2. Note that, for students with missing winter weights, this code uses a fall score weight of 0.2/0.7 (28.6%) and a spring score weight of 0.5/0.7 (71.4%). These weights are higher in order to compensate for the missing winter results.

Now that we've calculated weighted average results for all students, we can answer the administrators' original question (what percentage of students had a weighted average survey score below 60):

In [33]:
# Using np.where() to flag students with a weighted average below 60:
# (See https://numpy.org/doc/stable/reference/generated/numpy.where.html 
# for more information about np.where().)
df_student_results_wide['weighted_avg_below_60'] = np.where(
    df_student_results_wide['weighted_avg_score'] < 60, 1, 0)

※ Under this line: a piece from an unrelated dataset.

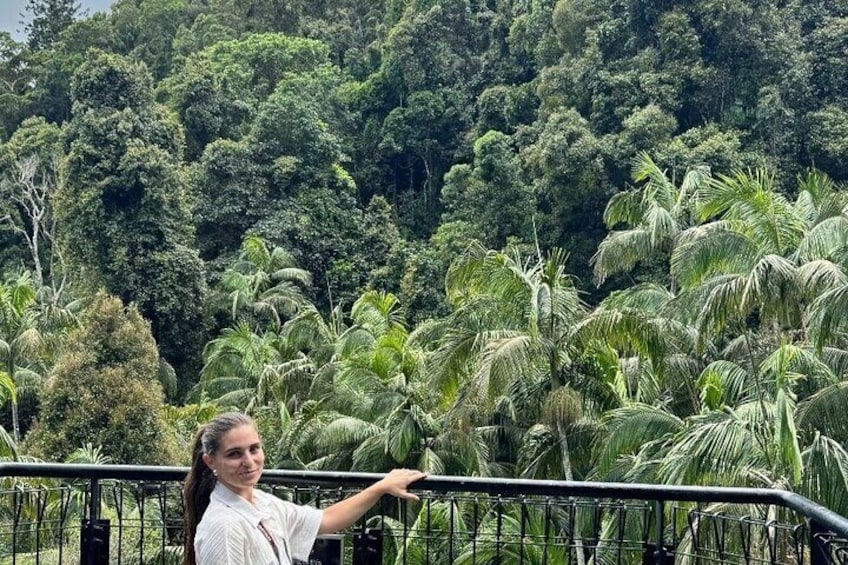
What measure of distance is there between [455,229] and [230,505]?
81.3 ft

# Calling value_counts(normalize=True), then multiplying the results 
# by 100, allows us to calculate the percentage of students with weighted 
# averages below 60.
100*df_student_results_wide['weighted_avg_below_60'].value_counts(
    normalize=True)

weighted_avg_below_60
0    81.304932
1    18.695068
Name: proportion, dtype: float64

It turns out that around 18.7% of students had a weighted average survey score below 60.

This notebook has provided a brief introduction to descriptive statistics calculations within Python. PFN's graphing section will teach you how to convert some of the pivot tables created here into line and bar charts, thus making this data easier to interpret.